Recenzja serialu: Van Helsing
Van Helsing to serial powstały w 2016 roku, obecnie dostępny dla każdego na platformie Netflix. Seria posiada dwa sezony, z czego ostatni odcinek został wydany na początku stycznia 2018 roku. Sama nazwa serialu może nam się kojarzyć z legendarnymi historiami o pogromcy wampirów i w zasadzie o to w tej historii chodzi. Mimo wszystko czy warto poświęcić swój cenny czas na obejrzenie kolejnej próby zrobienia czegoś niezwykłego w temacie bardzo popularnym - wampiryzmie?
Historia opowiada nam o losach głównej bohaterki - Vanessy, która po kilkuletniej śpiączce budzi się w świecie zdominowanym przez wampiry. Okazuje się, że jest ona jedynym zbawieniem dla ludzkości na wytępienie paskudnej rasy, dlatego też staje się celem polowań wampirów... jak i ocalałych ludzi. Ona natomiast ma swój własny cel - odnaleźć córkę i spokojnie z nią przetrwać. Niestety po drodze spotyka ją wiele niespodzianek, z którymi będzie musiała się zmierzyć.
Fabularnie seria pokazała się z bardzo słabej strony. Od pierwszego odcinka człowiek oczekiwał jakiegokolwiek nawiązania tytułu do faktycznych, legendarnych opowieści o Van Helsingu. Niestety dopiero pod koniec pierwszego sezonu jesteśmy w stanie dowiedzieć się o sensie wybrania akurat takiego tytułu. Większość odcinków w bardzo nudny i oklepany sposób pokazują nam losy bohaterów. Dodatkowo wizja wampirów w tym serialu pokazana jest bardzo słabo - bardziej przypominają one ghoule niż faktycznych nocnych krwiopijców.
Niestety obsada również za bardzo nie miała czym zaskoczyć. Gra aktorów była średnia, ale mogła to być po prostu wina słabo zaplanowanych scen.
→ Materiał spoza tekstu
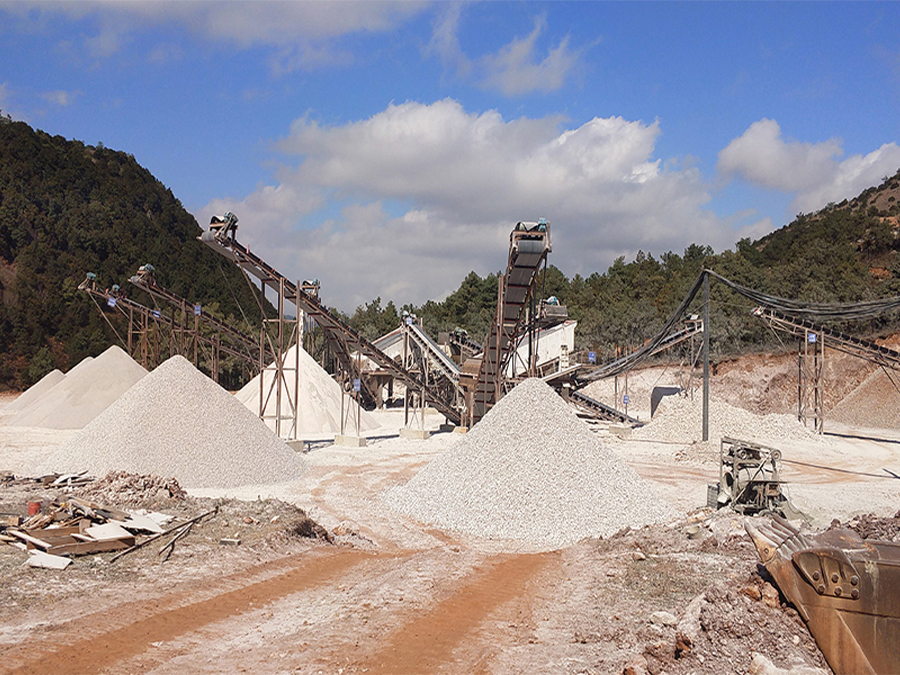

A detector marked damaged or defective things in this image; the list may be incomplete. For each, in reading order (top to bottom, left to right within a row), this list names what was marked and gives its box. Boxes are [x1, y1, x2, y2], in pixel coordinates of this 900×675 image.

rusty machine [744, 516, 900, 672]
Mimo wszystko jeśli mam zamiast na samej grze aktorów skupić się na postaciach to... w sumie tak samo za dużo nie mam do powiedzenia. Żadna z postaci nie jest w stanie zaskoczyć swoim zachowaniem. No dobrze, za wyjątkiem Juliusa, granego przez Aleksa Paunovica. Jak dla mnie jego bohater był ciekawy, a aktor potrafił pokazać się jako dowodzący sztabem wampirów "król" oraz jako słaby, ale walczący o swoje śmiertelnik.
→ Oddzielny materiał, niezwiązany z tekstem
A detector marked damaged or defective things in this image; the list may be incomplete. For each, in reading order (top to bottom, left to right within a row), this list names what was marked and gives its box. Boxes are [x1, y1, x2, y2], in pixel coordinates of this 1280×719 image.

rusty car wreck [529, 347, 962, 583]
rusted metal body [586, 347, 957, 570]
Względem muzyki mało utworów zostało w pamięci, ale jednak - You Are My Sunshine od Jimmie Davisa, Twinkle Twinkle Little Star oraz legendarny utwór jak dla mnie czyli In The Year 2525 od Zager & Evans. Ogólnie zaskoczyła mnie kwestia wykorzystania w Soundtracku głównie przebojów lat '50 i '60, które nie do końca komponują się z całym klimatem serialu, ale jednak wprowadzają coś nowego. Może to być wina również moich skojarzeń z klimatem i muzyką z Fallout 4, ale mogę się mylić.
Martwię się najbardziej tym, że w grudniu 2017 roku ogłoszono, że zostanie wydany trzeci sezon. Pierwszy sezon ciągnął się bardzoooo ciężko, drugi miał pozytywny przeskok akcji i zachowań bohaterów, ale wydaje mi się, że trzeci sezon ponownie będzie mieć wielki upadek swojej jakże słabej jakości. Nie wróży to dobrze, ale warto będzie sprawdzić co ciekawego na kolejny sezon przygotują nam twórcy. Może jednak coś nas znów pozytywnie zaskoczy.
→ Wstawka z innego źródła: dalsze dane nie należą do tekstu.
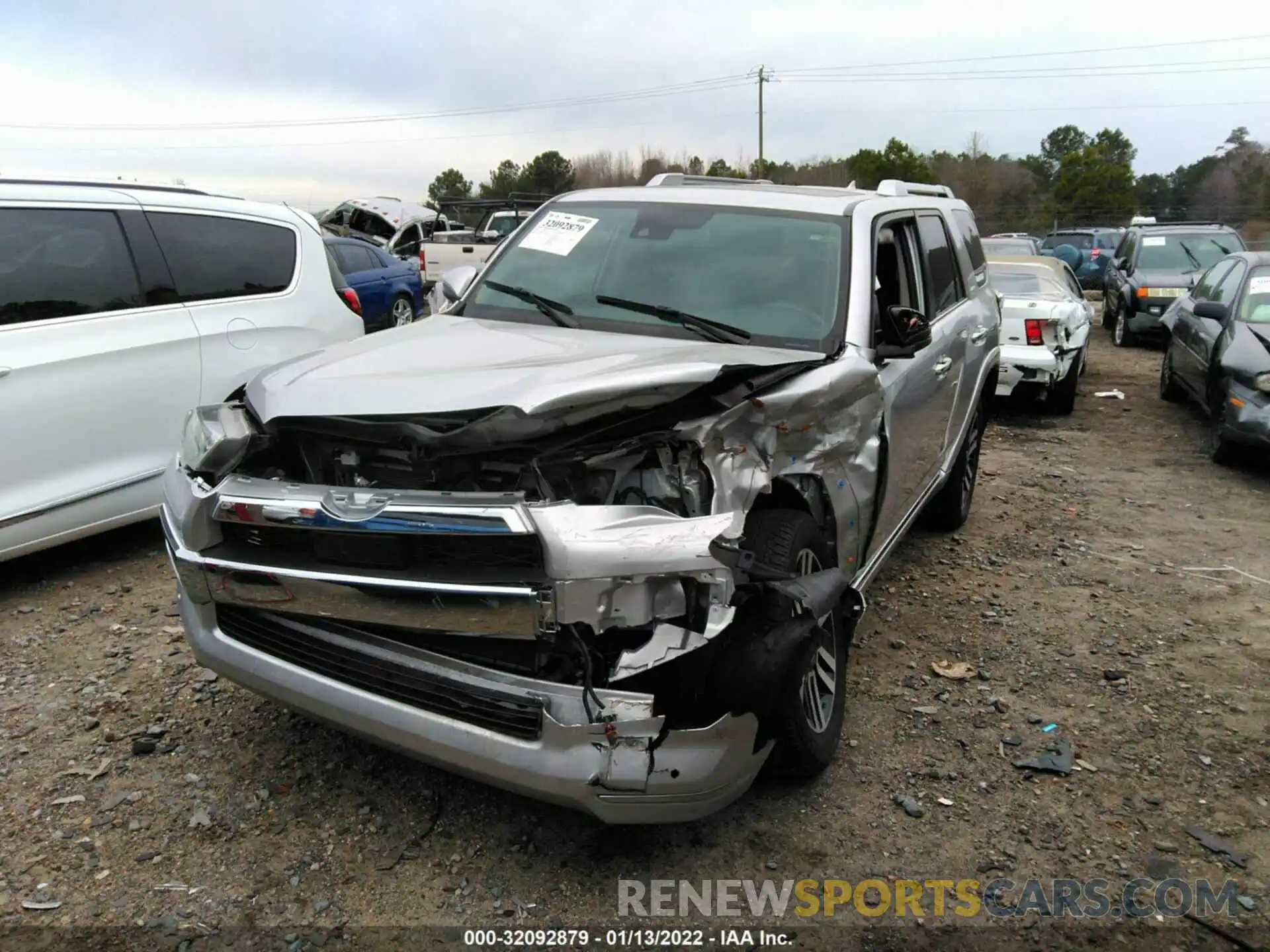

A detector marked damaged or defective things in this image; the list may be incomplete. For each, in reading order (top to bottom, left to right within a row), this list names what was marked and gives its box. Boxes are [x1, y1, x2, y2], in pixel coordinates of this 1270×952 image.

Po moich obawach powyżej zakładam, że już jesteście w stanie ocenić czy jest to serial godny polecenia. Van Helsing serialowy w żadnym stopniu nie daje nam tego, czego możemy oczekiwać po nawiązaniach tytułu. Fani wampirów będą bardzo zasmuceni stworzeniem nijakich potworów, z których na całą armię, tylko dwoje ma klasyczne wampiryczne zachowania i wygląd. Dlatego też nie polecam w zasadzie nikomu tej serii - jest to wyłącznie marnowanie czasu... za wyjątkiem muzyki.